- _THE EXERCISE_
Pick out every line in the entries below that contains the word "potted", and copy each one.

- _DATASET ENTRIES_
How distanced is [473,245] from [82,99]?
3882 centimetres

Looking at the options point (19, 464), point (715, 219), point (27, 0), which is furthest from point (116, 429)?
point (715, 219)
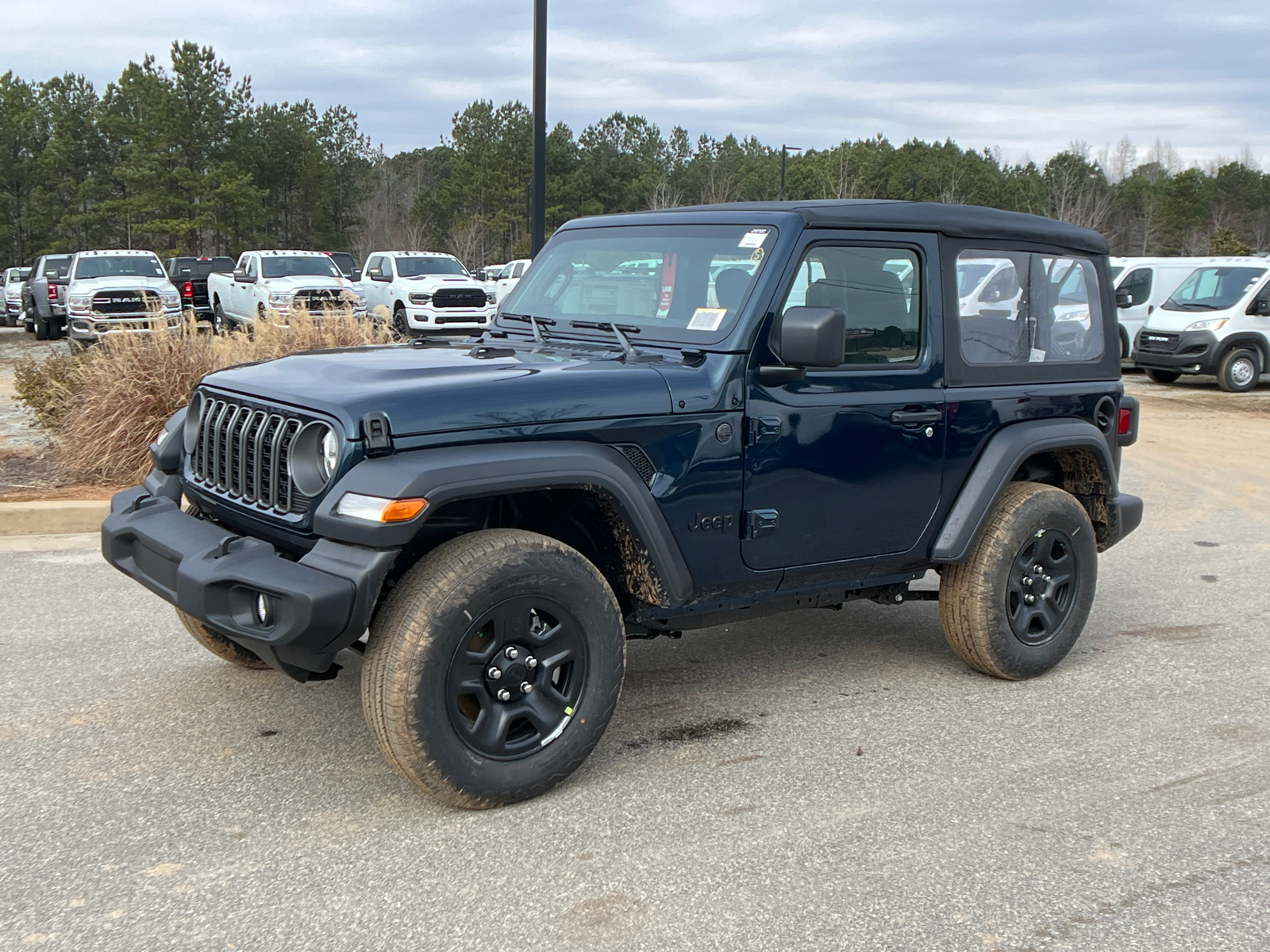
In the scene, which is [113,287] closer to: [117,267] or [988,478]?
→ [117,267]

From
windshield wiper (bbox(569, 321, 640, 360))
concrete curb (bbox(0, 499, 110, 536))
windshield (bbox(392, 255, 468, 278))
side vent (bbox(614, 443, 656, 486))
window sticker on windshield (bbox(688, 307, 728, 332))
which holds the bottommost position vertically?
concrete curb (bbox(0, 499, 110, 536))

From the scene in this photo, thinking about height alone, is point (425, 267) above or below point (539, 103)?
below

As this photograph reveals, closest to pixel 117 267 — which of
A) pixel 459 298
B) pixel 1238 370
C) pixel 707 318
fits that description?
pixel 459 298

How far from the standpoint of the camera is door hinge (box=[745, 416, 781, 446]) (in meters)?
3.88

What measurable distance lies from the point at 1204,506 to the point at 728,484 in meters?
6.57

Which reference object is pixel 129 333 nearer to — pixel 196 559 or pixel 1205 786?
pixel 196 559

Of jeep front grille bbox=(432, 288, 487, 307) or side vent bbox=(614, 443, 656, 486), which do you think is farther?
jeep front grille bbox=(432, 288, 487, 307)

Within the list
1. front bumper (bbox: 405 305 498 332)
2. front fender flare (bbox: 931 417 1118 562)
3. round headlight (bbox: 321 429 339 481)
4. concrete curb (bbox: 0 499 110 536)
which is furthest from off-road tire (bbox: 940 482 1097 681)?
front bumper (bbox: 405 305 498 332)

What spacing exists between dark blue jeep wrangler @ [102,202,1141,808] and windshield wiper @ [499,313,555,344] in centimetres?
1

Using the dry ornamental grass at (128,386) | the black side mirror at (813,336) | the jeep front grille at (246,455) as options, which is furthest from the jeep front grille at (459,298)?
the black side mirror at (813,336)

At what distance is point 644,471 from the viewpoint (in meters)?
3.69

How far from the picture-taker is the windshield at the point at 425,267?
73.6ft

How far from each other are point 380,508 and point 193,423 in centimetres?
137

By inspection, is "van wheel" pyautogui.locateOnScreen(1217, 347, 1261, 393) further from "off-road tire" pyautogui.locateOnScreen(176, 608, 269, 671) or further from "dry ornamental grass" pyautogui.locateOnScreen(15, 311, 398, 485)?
"off-road tire" pyautogui.locateOnScreen(176, 608, 269, 671)
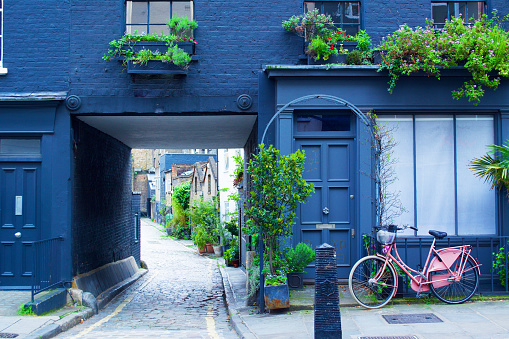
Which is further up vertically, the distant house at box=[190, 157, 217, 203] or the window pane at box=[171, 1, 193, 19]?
the window pane at box=[171, 1, 193, 19]

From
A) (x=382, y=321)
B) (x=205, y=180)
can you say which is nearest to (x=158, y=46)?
(x=382, y=321)

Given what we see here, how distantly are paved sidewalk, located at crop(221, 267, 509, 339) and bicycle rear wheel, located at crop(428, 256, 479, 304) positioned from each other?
0.60 ft

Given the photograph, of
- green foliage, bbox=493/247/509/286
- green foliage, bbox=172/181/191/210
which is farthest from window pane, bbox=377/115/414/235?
green foliage, bbox=172/181/191/210

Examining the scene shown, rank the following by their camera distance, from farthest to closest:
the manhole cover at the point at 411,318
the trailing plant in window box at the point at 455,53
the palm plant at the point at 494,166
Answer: the trailing plant in window box at the point at 455,53 < the palm plant at the point at 494,166 < the manhole cover at the point at 411,318

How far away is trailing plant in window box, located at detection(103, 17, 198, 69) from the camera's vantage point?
31.0 feet

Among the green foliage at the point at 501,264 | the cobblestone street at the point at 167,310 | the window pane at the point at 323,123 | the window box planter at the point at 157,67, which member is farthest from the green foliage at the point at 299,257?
the window box planter at the point at 157,67

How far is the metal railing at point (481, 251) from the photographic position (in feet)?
28.7

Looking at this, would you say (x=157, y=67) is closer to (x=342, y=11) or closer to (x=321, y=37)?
(x=321, y=37)

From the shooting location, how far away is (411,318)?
7285 millimetres

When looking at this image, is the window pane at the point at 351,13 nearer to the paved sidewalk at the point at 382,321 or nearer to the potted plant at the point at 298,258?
the potted plant at the point at 298,258

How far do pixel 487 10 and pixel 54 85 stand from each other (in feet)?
27.2

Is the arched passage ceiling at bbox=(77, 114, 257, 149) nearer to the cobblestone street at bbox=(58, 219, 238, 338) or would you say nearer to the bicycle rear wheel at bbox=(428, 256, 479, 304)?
the cobblestone street at bbox=(58, 219, 238, 338)

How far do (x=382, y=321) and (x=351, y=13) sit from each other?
579 cm

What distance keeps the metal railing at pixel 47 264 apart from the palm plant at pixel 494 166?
740 centimetres
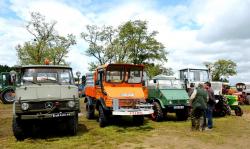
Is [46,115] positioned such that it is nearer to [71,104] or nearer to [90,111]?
[71,104]

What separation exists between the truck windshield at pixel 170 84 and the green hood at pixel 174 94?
0.39m

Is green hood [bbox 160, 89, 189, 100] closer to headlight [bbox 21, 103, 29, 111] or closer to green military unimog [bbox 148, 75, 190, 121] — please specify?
green military unimog [bbox 148, 75, 190, 121]

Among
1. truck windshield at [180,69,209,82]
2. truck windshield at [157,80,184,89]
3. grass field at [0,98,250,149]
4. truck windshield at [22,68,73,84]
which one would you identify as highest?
truck windshield at [180,69,209,82]

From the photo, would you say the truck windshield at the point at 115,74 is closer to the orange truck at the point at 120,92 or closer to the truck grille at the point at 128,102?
the orange truck at the point at 120,92

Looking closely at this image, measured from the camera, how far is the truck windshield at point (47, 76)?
1128cm

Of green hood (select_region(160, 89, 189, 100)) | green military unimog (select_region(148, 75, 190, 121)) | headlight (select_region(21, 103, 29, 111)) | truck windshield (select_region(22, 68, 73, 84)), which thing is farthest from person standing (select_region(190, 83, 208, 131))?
headlight (select_region(21, 103, 29, 111))

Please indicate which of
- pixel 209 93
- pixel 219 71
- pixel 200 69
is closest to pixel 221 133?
pixel 209 93

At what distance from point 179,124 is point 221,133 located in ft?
8.06

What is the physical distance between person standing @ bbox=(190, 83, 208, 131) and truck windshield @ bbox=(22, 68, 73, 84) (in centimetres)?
440

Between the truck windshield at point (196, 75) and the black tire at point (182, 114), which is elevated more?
the truck windshield at point (196, 75)

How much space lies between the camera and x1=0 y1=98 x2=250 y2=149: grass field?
32.4ft

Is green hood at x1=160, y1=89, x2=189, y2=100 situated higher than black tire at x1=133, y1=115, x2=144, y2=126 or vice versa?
green hood at x1=160, y1=89, x2=189, y2=100

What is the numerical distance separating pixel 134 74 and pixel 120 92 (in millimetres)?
1388

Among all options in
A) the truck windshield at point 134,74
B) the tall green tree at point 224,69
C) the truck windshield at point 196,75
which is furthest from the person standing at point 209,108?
the tall green tree at point 224,69
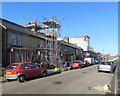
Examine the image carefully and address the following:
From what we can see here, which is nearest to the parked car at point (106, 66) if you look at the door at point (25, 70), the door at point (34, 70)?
the door at point (34, 70)

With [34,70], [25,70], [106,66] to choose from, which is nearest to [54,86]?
[25,70]

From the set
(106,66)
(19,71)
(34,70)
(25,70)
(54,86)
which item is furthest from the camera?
(106,66)

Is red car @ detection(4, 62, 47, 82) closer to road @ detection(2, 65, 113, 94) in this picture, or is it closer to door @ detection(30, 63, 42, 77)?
door @ detection(30, 63, 42, 77)

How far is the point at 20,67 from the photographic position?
934cm

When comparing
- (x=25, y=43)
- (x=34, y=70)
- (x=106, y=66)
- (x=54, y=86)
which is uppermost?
(x=25, y=43)

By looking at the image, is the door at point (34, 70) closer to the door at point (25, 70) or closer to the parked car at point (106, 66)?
the door at point (25, 70)

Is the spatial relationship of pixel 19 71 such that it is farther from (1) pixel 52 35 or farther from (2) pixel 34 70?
(1) pixel 52 35

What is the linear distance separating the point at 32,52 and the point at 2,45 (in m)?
4.49

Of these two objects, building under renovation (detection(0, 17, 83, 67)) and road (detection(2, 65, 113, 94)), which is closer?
road (detection(2, 65, 113, 94))

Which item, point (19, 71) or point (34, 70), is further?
point (34, 70)

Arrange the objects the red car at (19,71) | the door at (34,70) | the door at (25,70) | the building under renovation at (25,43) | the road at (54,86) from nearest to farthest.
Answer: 1. the road at (54,86)
2. the red car at (19,71)
3. the door at (25,70)
4. the door at (34,70)
5. the building under renovation at (25,43)

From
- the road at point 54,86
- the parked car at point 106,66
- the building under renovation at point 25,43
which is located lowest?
the road at point 54,86

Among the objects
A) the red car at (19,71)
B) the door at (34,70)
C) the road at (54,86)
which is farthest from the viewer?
the door at (34,70)

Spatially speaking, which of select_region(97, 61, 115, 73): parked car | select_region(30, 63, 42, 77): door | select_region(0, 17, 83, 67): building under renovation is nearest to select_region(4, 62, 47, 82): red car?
select_region(30, 63, 42, 77): door
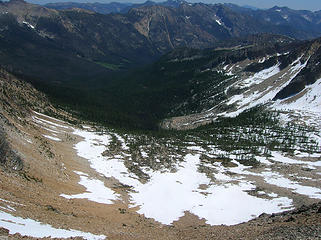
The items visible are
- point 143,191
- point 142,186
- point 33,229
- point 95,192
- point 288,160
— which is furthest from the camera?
point 288,160

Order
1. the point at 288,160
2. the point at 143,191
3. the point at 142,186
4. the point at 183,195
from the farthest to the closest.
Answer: the point at 288,160 < the point at 142,186 < the point at 183,195 < the point at 143,191

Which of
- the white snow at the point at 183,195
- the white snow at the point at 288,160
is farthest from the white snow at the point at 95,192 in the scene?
the white snow at the point at 288,160

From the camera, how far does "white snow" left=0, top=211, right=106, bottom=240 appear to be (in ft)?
99.5

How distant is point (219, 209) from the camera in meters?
68.1

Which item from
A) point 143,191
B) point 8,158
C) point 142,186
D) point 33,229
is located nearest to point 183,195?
point 143,191

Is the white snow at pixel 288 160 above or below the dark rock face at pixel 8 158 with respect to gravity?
below

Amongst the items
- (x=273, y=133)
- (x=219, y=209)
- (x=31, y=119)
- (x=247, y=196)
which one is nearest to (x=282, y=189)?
(x=247, y=196)

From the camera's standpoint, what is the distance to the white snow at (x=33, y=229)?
3031 centimetres

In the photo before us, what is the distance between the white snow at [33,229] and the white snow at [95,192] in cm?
1971

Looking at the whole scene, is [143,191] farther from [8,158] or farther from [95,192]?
[8,158]

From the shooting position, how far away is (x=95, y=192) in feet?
206

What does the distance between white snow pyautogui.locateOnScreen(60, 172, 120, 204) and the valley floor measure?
261 millimetres

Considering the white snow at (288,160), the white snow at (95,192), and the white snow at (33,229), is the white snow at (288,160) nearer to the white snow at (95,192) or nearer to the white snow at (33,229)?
the white snow at (95,192)

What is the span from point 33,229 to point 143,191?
44.0m
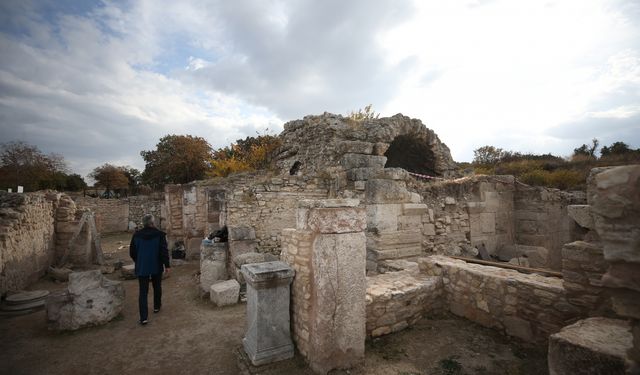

- _SOLUTION_
When looking at this image, is the window pane at the point at 351,13 nearer to the paved sidewalk at the point at 382,321 or nearer to the potted plant at the point at 298,258?
the potted plant at the point at 298,258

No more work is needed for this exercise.